Records supplied:
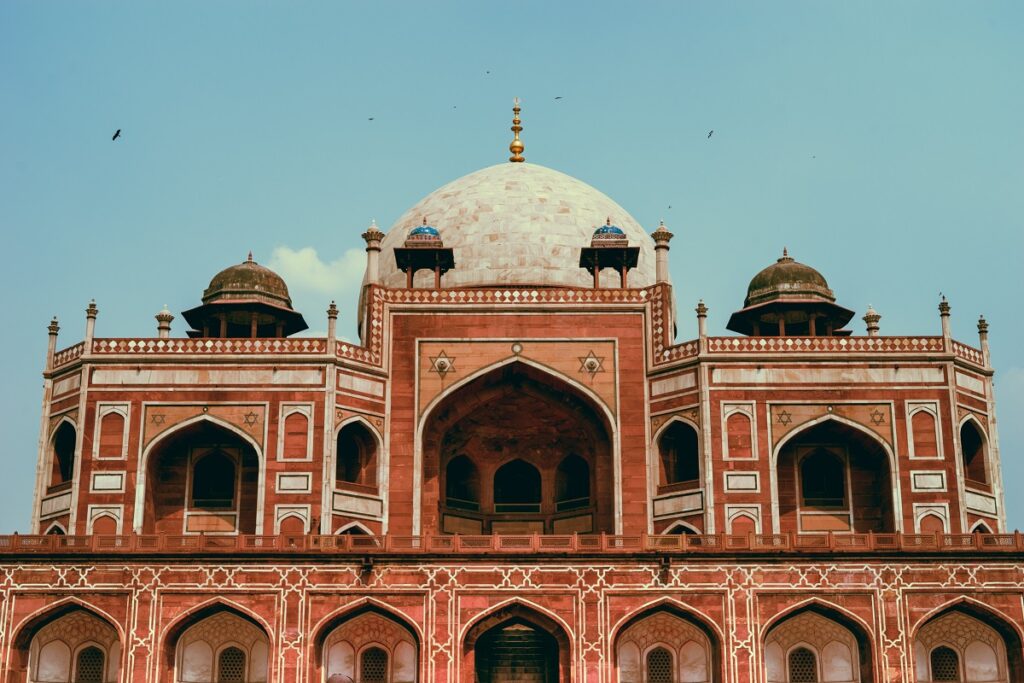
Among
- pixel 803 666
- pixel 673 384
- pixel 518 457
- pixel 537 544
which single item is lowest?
pixel 803 666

Exercise brief: Retype the lines above character for character, leaving out the picture.

Expected answer:
Among
- pixel 803 666
- pixel 673 384
- pixel 518 457
- pixel 537 544
which single item is lowest?
pixel 803 666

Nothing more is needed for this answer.